Records from a data source:
_____
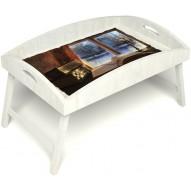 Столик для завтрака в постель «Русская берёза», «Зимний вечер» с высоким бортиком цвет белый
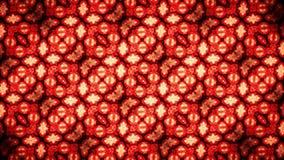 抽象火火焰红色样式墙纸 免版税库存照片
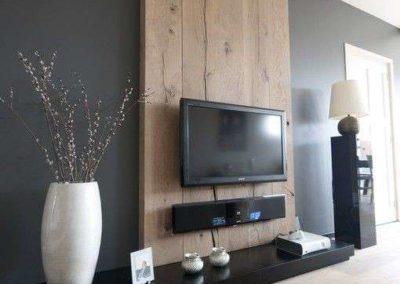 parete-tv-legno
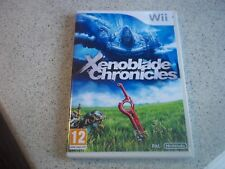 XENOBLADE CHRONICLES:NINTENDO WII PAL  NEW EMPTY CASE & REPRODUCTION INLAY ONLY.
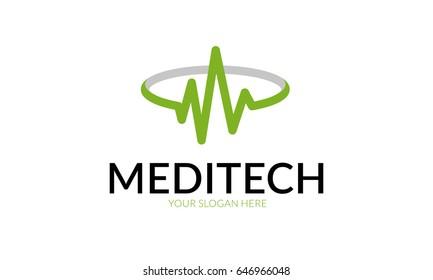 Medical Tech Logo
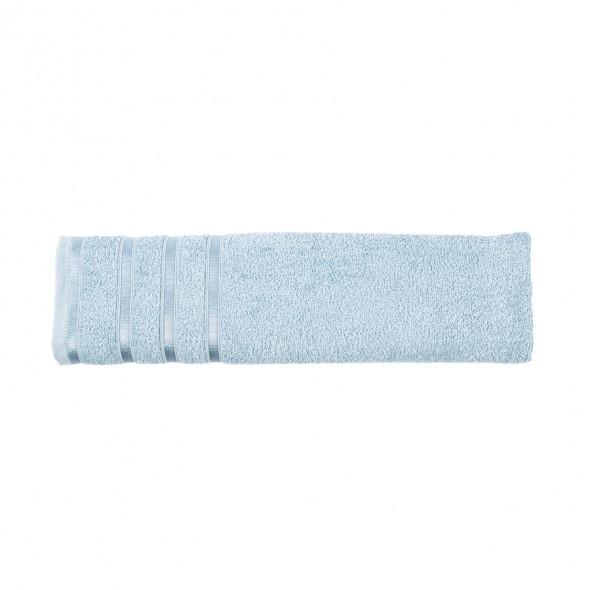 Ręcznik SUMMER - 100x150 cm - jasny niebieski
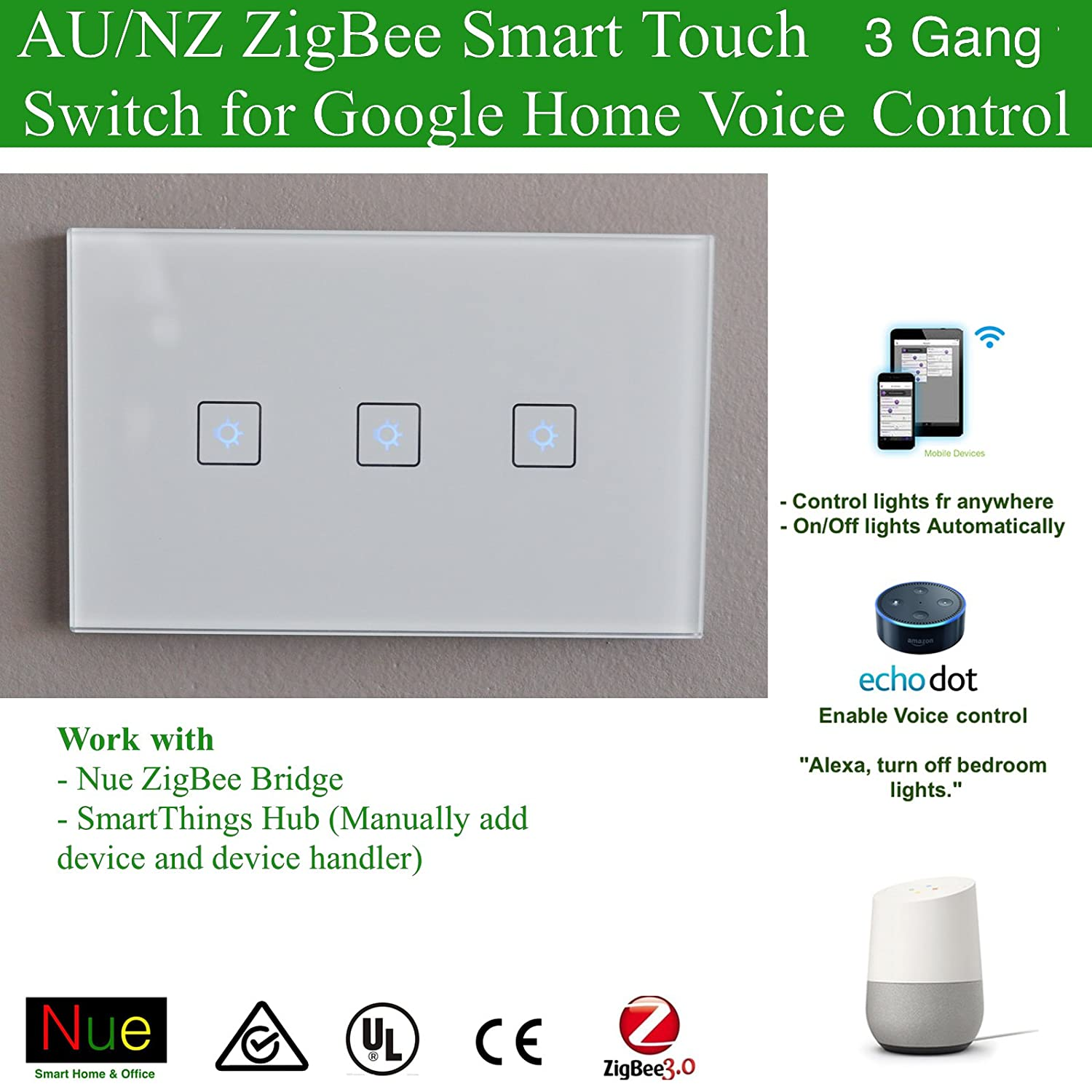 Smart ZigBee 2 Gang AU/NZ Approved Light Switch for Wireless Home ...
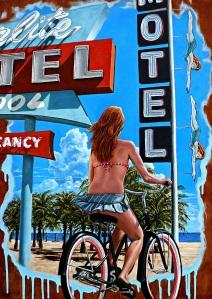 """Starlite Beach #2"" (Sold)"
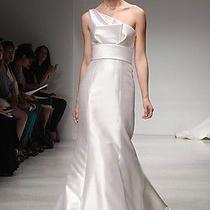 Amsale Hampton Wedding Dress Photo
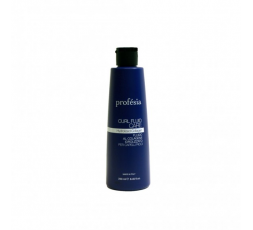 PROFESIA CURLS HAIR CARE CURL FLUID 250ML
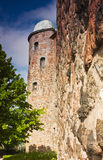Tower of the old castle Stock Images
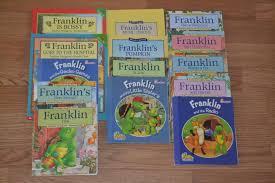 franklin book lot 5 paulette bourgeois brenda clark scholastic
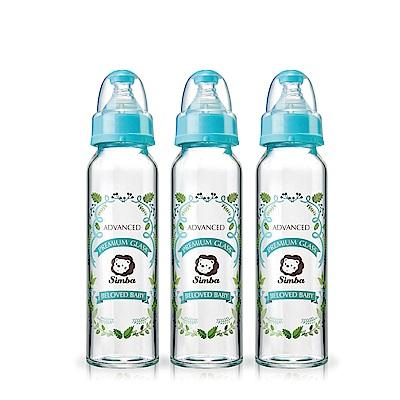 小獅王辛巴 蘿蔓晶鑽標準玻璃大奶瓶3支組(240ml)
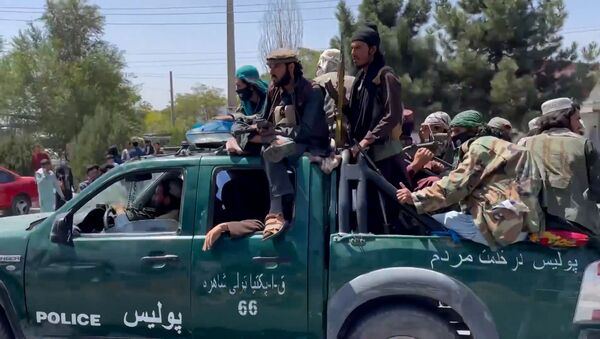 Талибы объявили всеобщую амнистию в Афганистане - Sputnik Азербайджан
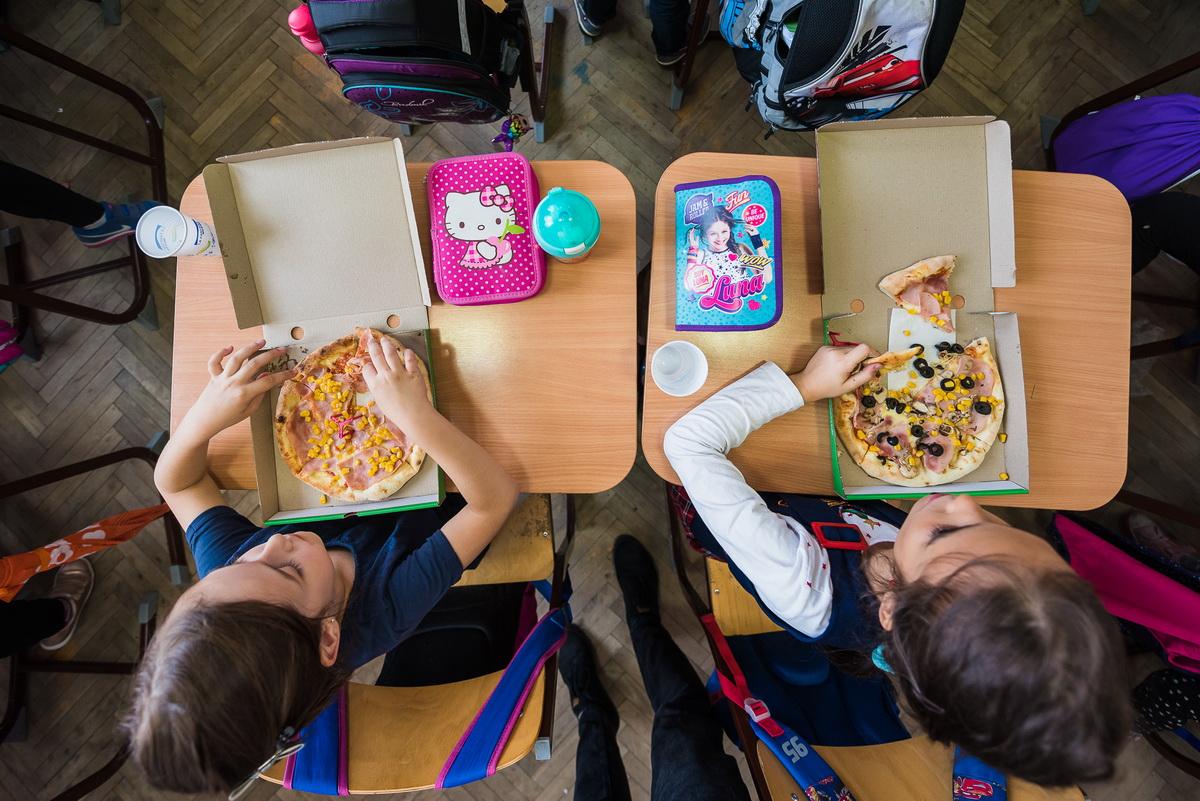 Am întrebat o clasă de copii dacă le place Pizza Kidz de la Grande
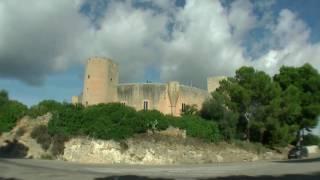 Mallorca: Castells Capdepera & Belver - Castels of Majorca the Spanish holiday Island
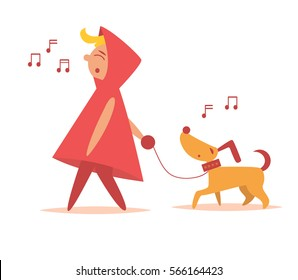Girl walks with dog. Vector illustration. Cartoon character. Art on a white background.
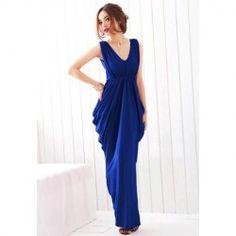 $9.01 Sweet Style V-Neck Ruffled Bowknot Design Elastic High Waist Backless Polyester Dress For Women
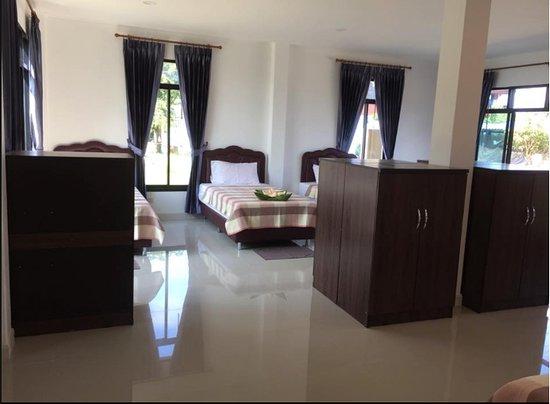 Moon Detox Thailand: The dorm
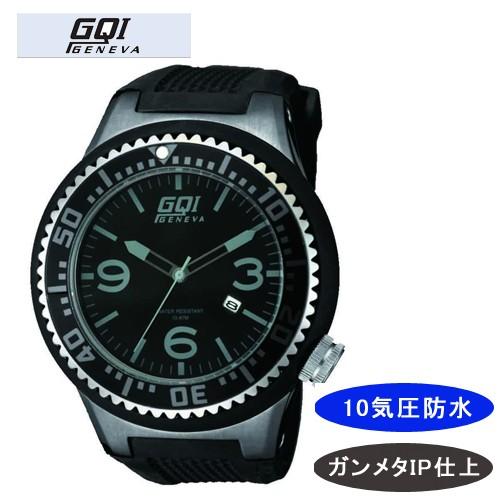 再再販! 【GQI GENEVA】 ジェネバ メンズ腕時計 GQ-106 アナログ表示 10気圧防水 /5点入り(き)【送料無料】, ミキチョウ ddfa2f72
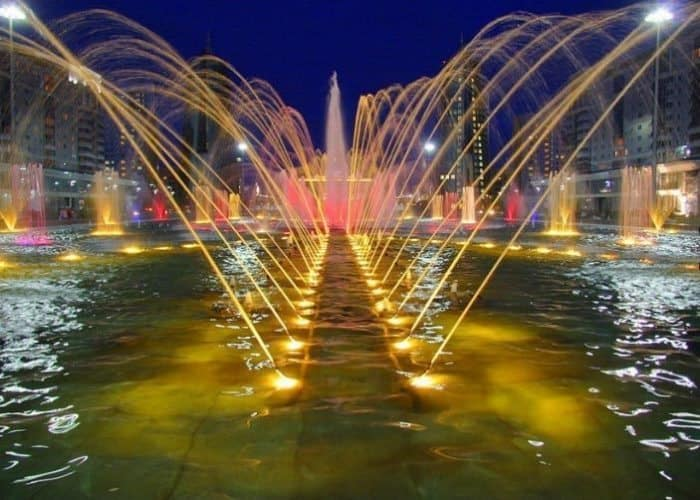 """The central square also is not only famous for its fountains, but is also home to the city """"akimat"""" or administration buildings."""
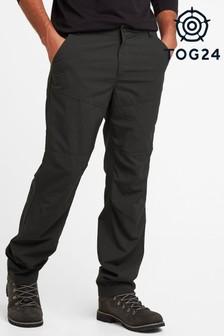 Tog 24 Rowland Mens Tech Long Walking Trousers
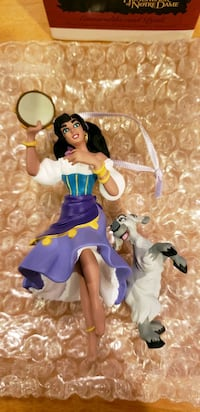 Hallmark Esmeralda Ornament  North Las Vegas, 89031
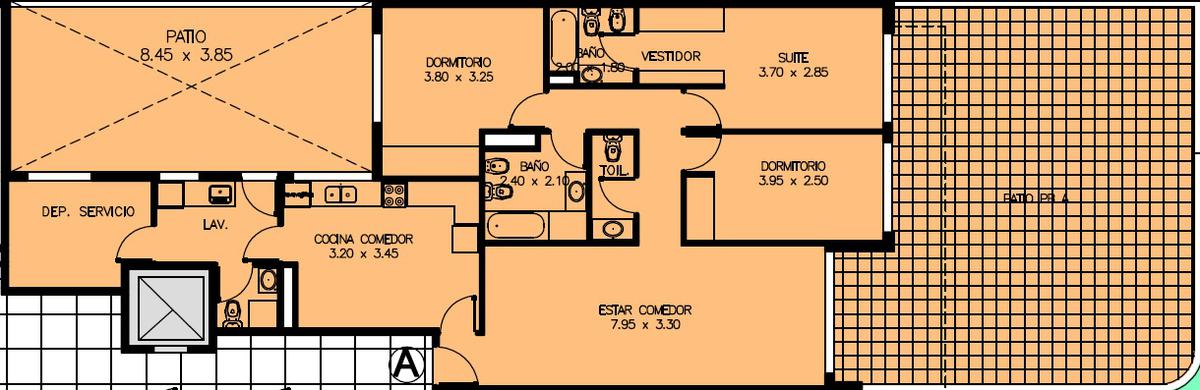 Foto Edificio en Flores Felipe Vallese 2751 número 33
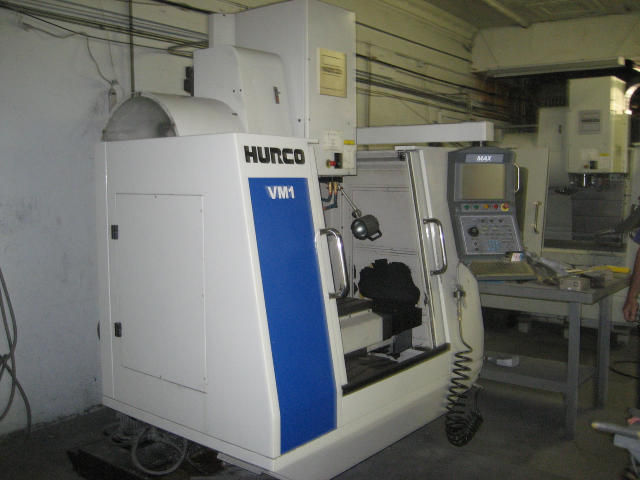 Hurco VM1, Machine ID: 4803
_____
# WORK REQUEST
Starting with the line containing "Girl walks with" and ending with the last line of the records above, write out each line exactly; no pictures.

# RESPONSE AREA
Girl walks with dog. Vector illustration. Cartoon character. Art on a white background.
 $9.01 Sweet Style V-Neck Ruffled Bowknot Design Elastic High Waist Backless Polyester Dress For Women
 Moon Detox Thailand: The dorm
 再再販! 【GQI GENEVA】 ジェネバ メンズ腕時計 GQ-106 アナログ表示 10気圧防水 /5点入り(き)【送料無料】, ミキチョウ ddfa2f72
 """The central square also is not only famous for its fountains, but is also home to the city """"akimat"""" or administration buildings."""
 Tog 24 Rowland Mens Tech Long Walking Trousers
 Hallmark Esmeralda Ornament  North Las Vegas, 89031
 Foto Edificio en Flores Felipe Vallese 2751 número 33
 Hurco VM1, Machine ID: 4803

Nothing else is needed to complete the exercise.